If you’d like more context and a somewhat deeper understanding of where and how this post came to be you may want to have a look at my most recent post, though it also isn’t a prerequisite for a comprehensive read of this piece.
This post is my way of reconciling and ‘going forward’ from where I left in my last post.
- I saw centuries streak across a seemingly timeless sky that had not been eroded by history, a sky that held the uncanny youthfulness of an old face, fading away like the bright light of the setting sun and like the sun, the sky turned more vast like time and thus like the ages of time, the setting sun seemed unencumbered by the coming darkness of the night that it brought as it brazenly faced a new day in its unchanging shimmering brightness
- I sat in front of the setting sun with a heavy heart and a darker mind. I was weighed down with heavy thoughts and a heavy presence not of my own with its own thoughts. Unencumbered still by my blackened thoughts the disc shaped sun did not darken, nor did it burn away the rising clouds of dirt. Instead it just moved slowly away leaving the looming night sky to its own despair. A holy arrogance; the sun up there majestically dawned its own crown as it swallowed the darkness on a new horizon, leaving me with my own.

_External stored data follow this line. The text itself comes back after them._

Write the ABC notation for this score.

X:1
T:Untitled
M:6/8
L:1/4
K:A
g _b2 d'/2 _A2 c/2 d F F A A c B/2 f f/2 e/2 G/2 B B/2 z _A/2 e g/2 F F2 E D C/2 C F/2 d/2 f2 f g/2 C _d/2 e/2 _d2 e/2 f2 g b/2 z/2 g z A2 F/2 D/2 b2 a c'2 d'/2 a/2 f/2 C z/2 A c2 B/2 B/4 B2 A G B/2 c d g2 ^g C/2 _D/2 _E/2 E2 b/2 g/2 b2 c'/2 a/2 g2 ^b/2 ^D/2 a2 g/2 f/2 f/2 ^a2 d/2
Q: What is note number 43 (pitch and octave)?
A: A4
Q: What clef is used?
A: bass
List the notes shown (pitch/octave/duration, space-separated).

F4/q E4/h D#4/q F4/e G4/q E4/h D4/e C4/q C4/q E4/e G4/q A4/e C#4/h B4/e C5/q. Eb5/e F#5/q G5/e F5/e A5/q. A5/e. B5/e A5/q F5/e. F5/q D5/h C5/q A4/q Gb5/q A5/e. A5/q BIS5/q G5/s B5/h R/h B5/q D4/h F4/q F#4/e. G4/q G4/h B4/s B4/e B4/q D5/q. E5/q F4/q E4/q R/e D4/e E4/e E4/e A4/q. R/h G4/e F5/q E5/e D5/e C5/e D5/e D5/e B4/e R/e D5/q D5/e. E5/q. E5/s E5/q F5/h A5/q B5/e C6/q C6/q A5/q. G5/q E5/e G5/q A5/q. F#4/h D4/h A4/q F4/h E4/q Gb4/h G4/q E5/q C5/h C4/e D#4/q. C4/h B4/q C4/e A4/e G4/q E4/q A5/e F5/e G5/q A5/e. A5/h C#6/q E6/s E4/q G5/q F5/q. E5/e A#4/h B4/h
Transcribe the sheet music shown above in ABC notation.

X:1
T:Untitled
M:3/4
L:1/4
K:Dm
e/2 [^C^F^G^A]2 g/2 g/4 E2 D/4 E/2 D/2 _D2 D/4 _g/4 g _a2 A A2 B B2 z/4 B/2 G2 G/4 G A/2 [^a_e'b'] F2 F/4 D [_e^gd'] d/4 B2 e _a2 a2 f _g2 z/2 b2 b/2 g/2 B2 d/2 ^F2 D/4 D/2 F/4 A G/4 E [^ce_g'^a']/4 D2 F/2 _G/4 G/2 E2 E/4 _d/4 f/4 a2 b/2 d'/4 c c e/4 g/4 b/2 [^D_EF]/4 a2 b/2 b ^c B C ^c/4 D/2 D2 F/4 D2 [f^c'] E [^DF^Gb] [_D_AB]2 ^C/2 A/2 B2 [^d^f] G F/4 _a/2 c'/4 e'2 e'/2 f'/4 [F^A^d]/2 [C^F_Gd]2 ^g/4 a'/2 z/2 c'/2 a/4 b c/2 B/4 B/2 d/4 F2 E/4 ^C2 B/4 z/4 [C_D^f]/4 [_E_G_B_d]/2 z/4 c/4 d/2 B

- The sun did not deliver judgement – it merely cunningly passed it and left it to time to bang the gavel. How could the sun pass judgement? The sun offered only the knowing smile of time – a knowing of certainty both good and disastrous, but a certainty nonetheless: a common path and trajectory throughout and across centuries
- And so it is with the ages of time. So I sat there looking at the setting sun, desperately trying not to look away as the brightness overpowered me. Tears quickly welled up in my eyes and I remained unblinking: hoping to catch the good and truth in the bearable brightness, hoping even more for the slow death-march of time. And whereas I saw something new every day in the setting sun, it only acknowledged the familiarity and unchanging wake of the place I was in. Like the ages of time. I don’t remember when I blinked and if the tears fell before or after the sun had disappeared. I do remember feeling contrition and warmth. I smiled.